▸ ASSIGNED TASK:
Repeat word for word the line with "New Zealand, site EFH_HCAME05, 2021-02-23" and every line after it until the records below run out.

── INPUT RECORDS

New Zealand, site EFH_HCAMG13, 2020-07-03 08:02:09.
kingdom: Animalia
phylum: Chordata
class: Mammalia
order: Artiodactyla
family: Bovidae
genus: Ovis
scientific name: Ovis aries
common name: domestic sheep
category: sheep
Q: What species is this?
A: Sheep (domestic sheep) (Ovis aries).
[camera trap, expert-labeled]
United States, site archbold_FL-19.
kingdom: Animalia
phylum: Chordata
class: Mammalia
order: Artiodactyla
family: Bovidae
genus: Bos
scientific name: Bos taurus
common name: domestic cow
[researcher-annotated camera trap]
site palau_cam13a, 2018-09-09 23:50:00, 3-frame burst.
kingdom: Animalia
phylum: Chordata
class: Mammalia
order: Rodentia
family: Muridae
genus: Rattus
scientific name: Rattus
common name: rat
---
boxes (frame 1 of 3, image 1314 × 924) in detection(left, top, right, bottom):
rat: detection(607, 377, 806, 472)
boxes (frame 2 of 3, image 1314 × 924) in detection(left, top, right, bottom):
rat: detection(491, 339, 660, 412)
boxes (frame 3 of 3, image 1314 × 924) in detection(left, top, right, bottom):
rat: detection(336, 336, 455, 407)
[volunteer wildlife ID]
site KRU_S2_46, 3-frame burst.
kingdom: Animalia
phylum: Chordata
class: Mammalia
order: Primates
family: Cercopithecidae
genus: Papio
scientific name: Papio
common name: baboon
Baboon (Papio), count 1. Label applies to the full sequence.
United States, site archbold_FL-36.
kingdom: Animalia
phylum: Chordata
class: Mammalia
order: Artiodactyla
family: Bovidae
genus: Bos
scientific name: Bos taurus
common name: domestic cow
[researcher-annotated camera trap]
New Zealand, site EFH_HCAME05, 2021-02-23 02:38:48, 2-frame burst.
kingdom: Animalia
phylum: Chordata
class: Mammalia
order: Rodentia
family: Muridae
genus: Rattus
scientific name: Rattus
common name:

────

▸ RESULT FOR THIS EXERCISE:
New Zealand, site EFH_HCAME05, 2021-02-23 02:38:48, 2-frame burst.
kingdom: Animalia
phylum: Chordata
class: Mammalia
order: Rodentia
family: Muridae
genus: Rattus
scientific name: Rattus
common name:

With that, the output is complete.